━━━ Exercise input ━━━
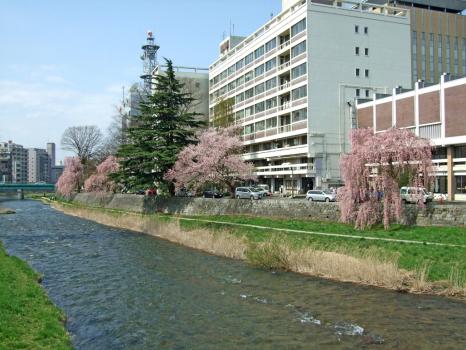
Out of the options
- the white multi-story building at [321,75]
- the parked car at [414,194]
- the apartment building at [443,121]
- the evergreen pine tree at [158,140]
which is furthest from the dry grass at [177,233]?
the white multi-story building at [321,75]

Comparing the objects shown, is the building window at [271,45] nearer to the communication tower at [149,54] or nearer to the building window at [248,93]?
the building window at [248,93]

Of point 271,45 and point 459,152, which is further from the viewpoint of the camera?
point 271,45

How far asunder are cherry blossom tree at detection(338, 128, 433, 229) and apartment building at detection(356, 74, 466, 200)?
Answer: 2126 centimetres

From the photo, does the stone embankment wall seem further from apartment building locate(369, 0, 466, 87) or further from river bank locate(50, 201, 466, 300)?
apartment building locate(369, 0, 466, 87)

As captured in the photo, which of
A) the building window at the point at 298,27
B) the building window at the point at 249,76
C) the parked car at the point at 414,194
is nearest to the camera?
the parked car at the point at 414,194

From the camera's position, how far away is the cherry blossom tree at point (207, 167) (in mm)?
51688

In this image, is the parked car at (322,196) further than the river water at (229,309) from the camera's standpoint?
Yes

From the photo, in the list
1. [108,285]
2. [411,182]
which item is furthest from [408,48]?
[108,285]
━━━
◆ Work instructions ◆
Retype the listing above word for word, with its answers, and leave out the pictures.

◆ Task solution ◆
Out of the options
- the white multi-story building at [321,75]
- the parked car at [414,194]
- the apartment building at [443,121]
- the evergreen pine tree at [158,140]
which is furthest from the dry grass at [177,233]?
the white multi-story building at [321,75]

Comparing the objects shown, is the building window at [271,45] nearer to the communication tower at [149,54] or nearer to the building window at [248,93]?
the building window at [248,93]

Of point 271,45 and point 459,152, which is further from the viewpoint of the camera?
point 271,45

How far asunder are cherry blossom tree at detection(338, 128, 433, 229) and apartment building at detection(356, 74, 466, 200)?
Answer: 2126 centimetres

From the photo, does the stone embankment wall seem further from apartment building locate(369, 0, 466, 87) or further from river bank locate(50, 201, 466, 300)?
apartment building locate(369, 0, 466, 87)

As captured in the photo, which of
A) the building window at the point at 298,27
B) the building window at the point at 249,76
C) the parked car at the point at 414,194
is nearest to the camera?
the parked car at the point at 414,194

From the camera's position, how far away is the cherry blossom tree at point (207, 167) (in mm)?
51688

In this image, is the parked car at (322,196) further than the river water at (229,309) from the camera's standpoint?
Yes

From the photo, in the list
1. [108,285]
2. [411,182]
which item is furthest from [408,48]?
[108,285]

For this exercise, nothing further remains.